RETIRE: After 9 years, 150 nabs, Ricco will stay home.
Anchorage's top police dog is finished sniffing out suspects, barking at burglars and creeping through crawl spaces looking for criminals.
Today, Ricco, a 10-year-old Belgian Malinois, becomes a regular dog, free to enjoy his favorite activities: chasing salmon, rolling in bear scat and begging at the dinner table.
Ricco was given oversized teddy bears at his party this week to mark his retirement after nine years on the job, during which he is credited with catching more than 150 suspects, including murderers, rapists and bank robbers. In 1998, he tracked down Delano Hall, who had murdered cab driver Dean Marsh and then led police on a chase across the city. Hall was later convicted.
"He's real healthy still," said his handler, Sgt. Tony Henry. "He's worked hard for his years, and we're just going to let him retire."
Ricco is going out on top, Henry said. He is one of the department's longest-serving canines, the mascot of the nonprofit Dollars for Dogs, which raises money for the K-9 unit, and a favorite in the halls of the department.
At his retirement party Thursday, Ricco sprinted into the crowded room with Henry's badge hanging from his collar. The bone-shaped doughnuts didn't interest him: He rushed to three oversized teddy bears, gently biting into one and dragging it to the floor, his awkwardly long tail swaying back and forth. Police laughed and clapped, "Yay! Ricco!"
When Jodi, the Fire Department's 3-year-old accelerant-detecting black Lab who was on hand, snatched the bear and tried to mangle it with violent shakes, Ricco stood by and watched.
Ricco, a SWAT team dog who can turn on the ferocity in a beat, is, it seems, actually a teddy bear himself.
"He loves stuffed animals," Henry explained as he patted the 74-pound canine. "He doesn't tear them up. He uses them as pillows."
This is partly why Ricco has been such a good police dog.
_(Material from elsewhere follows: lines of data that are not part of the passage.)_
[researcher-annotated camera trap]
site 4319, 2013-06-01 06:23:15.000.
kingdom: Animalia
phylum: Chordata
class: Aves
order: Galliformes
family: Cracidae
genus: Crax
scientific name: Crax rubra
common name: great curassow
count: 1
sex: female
The key is a perfect combination of sociability, even-temperament, courage and willingness to please the handler, Henry said.
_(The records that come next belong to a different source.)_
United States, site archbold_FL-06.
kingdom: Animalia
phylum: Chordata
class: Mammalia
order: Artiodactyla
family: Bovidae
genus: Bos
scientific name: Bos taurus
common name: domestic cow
This means Ricco knows the difference between a fleeing criminal and a child running and playing in a park. He knows the difference between a suspect fighting him and an elderly woman who once collapsed on him.
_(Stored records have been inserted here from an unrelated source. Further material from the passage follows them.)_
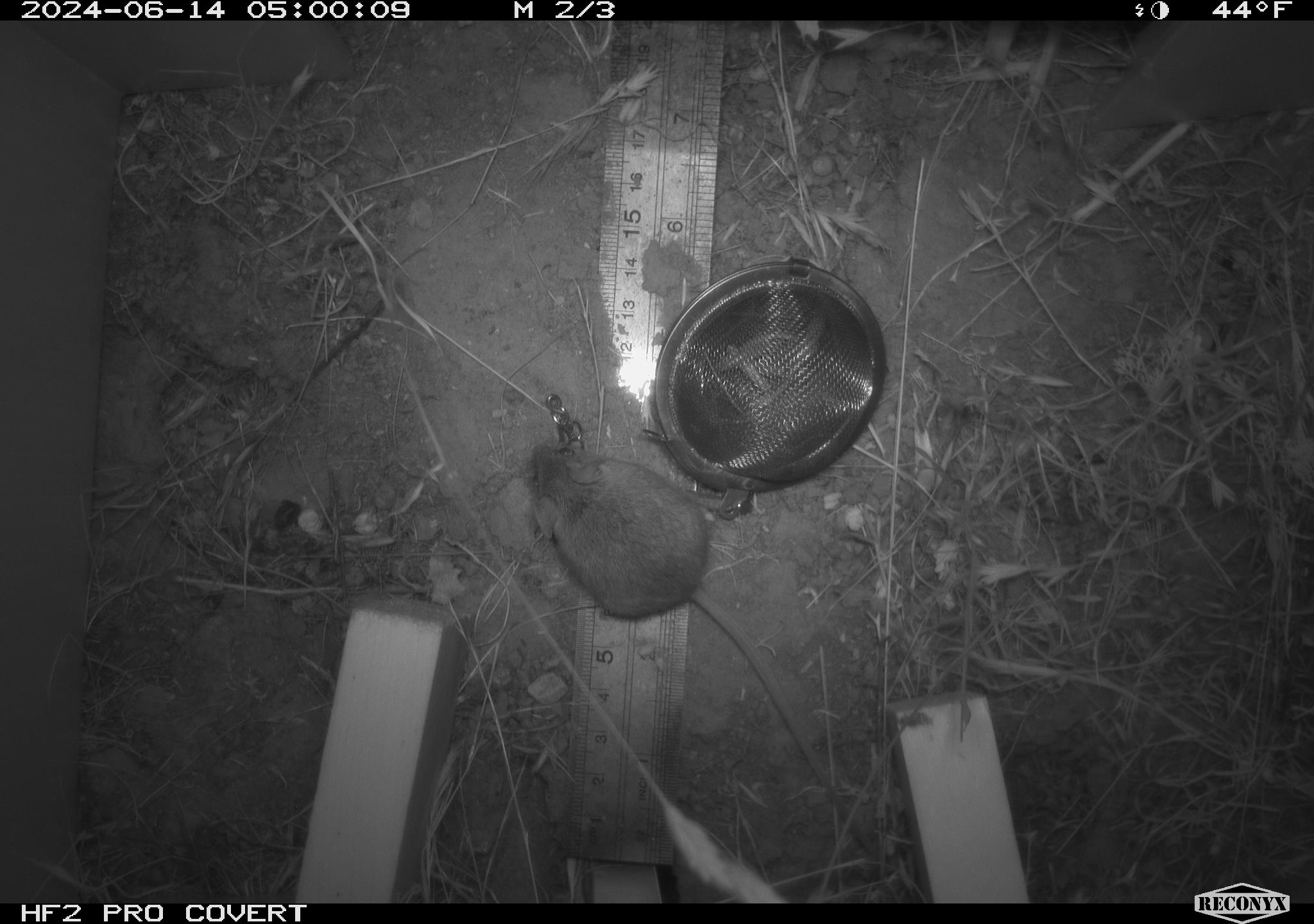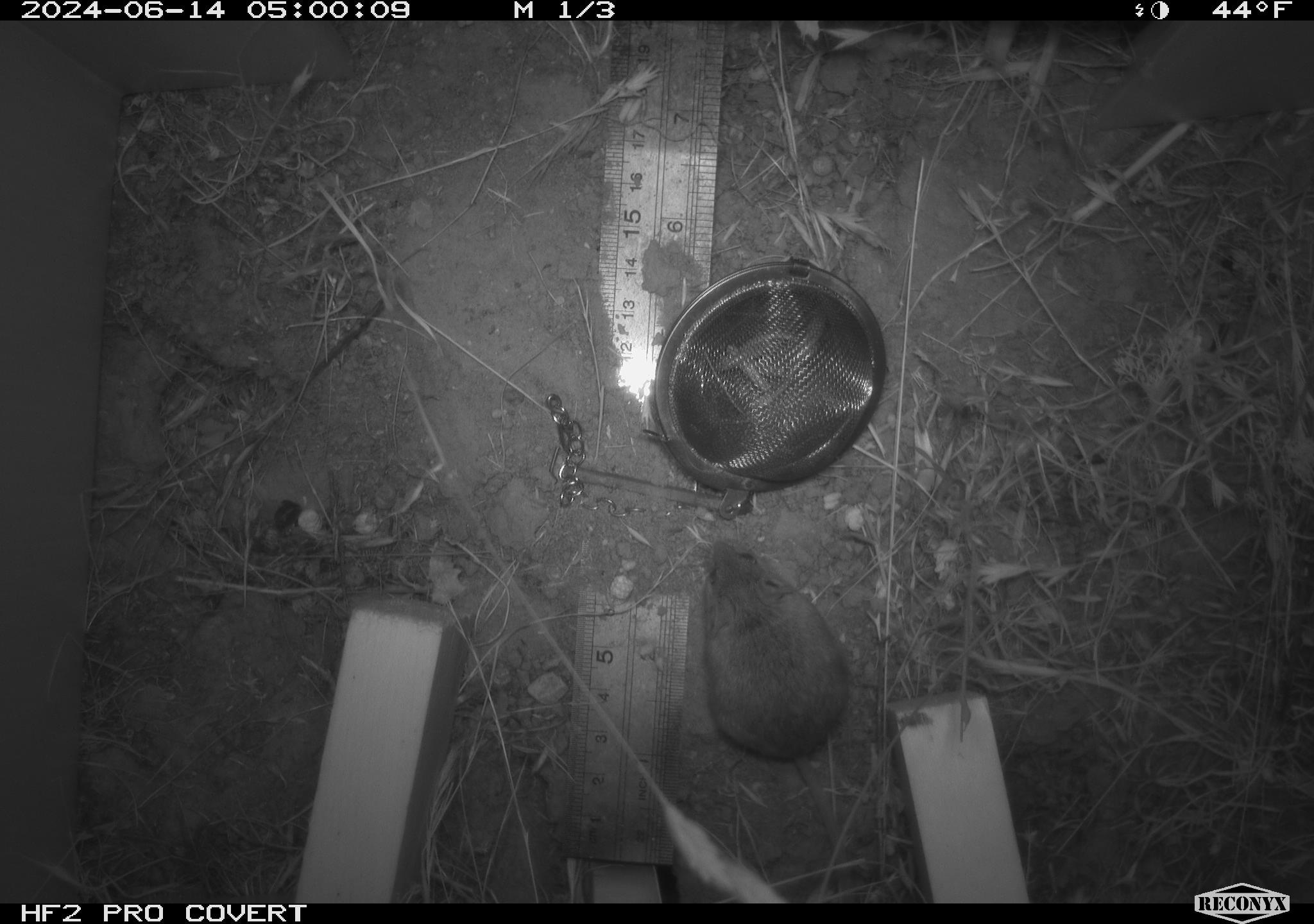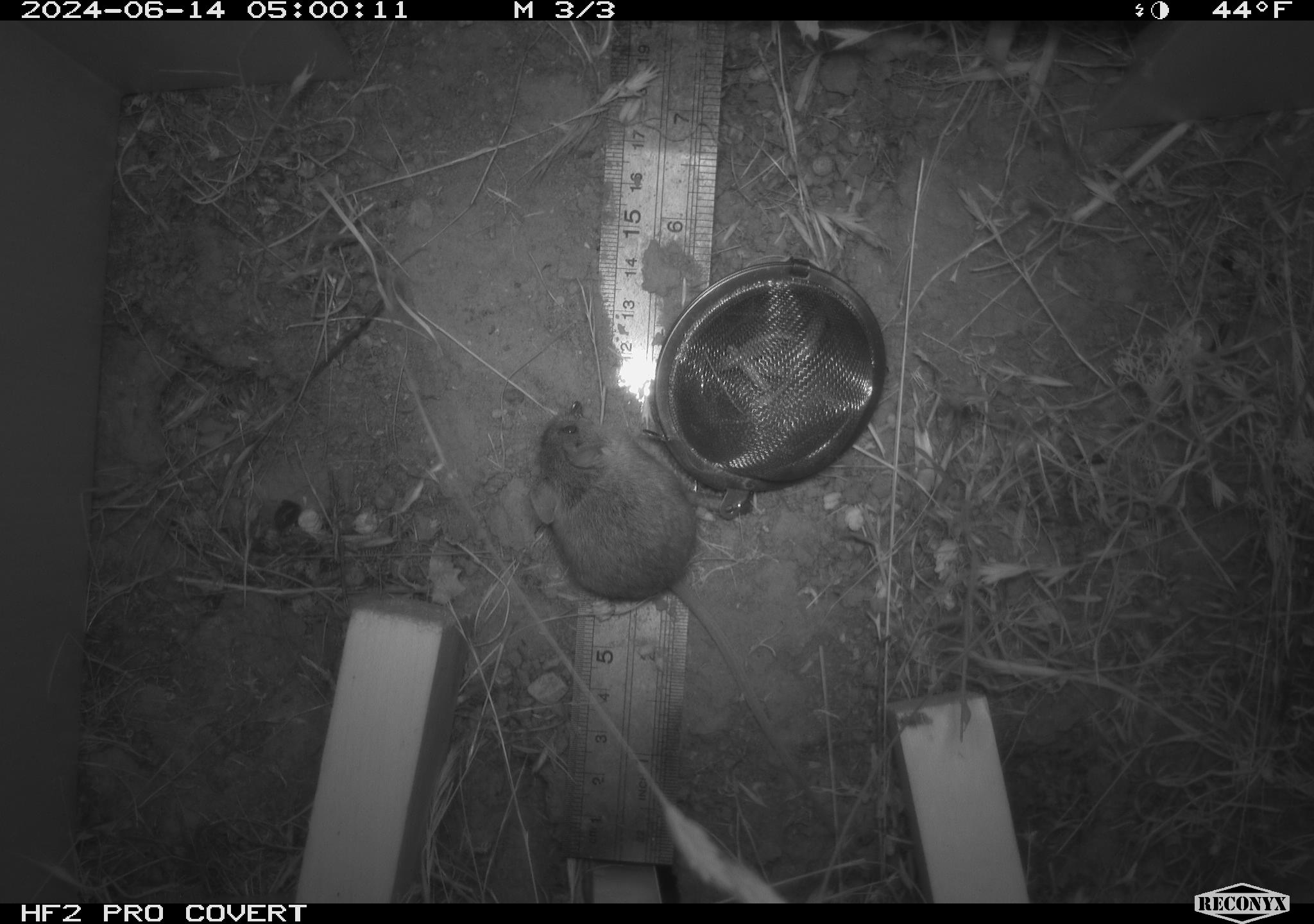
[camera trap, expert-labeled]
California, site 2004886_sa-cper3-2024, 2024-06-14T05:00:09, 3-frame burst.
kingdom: Animalia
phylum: Chordata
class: Mammalia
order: Rodentia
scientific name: Rodentia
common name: rodent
With Ricco's retirement, Anchorage police have eight canines and handlers. The dogs' duties include collecting evidence, searching buildings, tracking suspects and locating missing people. All are trained in the "bark and detain" method, which means they bite only when the suspect tries to get away.
Henry said the Police Department's dogs are handpicked from specialty kennels, which usually import them from Europe. Ricco was born in the Czech Republic and received his initial training in California at the Alderhorst International kennel that sells to law enforcement agencies, he said.
Since 9/11, it has been harder to acquire good dogs because of a worldwide demand for them, Henry said. Dollars for Dogs paid $3,500 for Ricco. Police dogs now run about $8,000, according to the price list from Alderhorst.
Ricco has raised more money for Dollars for Dogs than all of the other dogs combined, said Marshall Johnson, secretary and treasurer of the organization: "He's our mascot, an absolute favorite and crowd pleaser."
Which is why Henry is keeping Ricco, who will spend his retirement at Henry's Hillside home with Henry and his wife, Tara.
"He's her baby," Tony Henry said.
Retirement will still mean running two to three miles a day on his treadmill at the Henry house. (Ricco was long ago trained to exercise indoors.) But it will also mean more runs in Kincaid Park, boat rides down in Kenai and plenty of hiking, Tara Henry said.
"I might even let him sleep in my bed when Tony's away," she said. "Don't tell Tony that, though."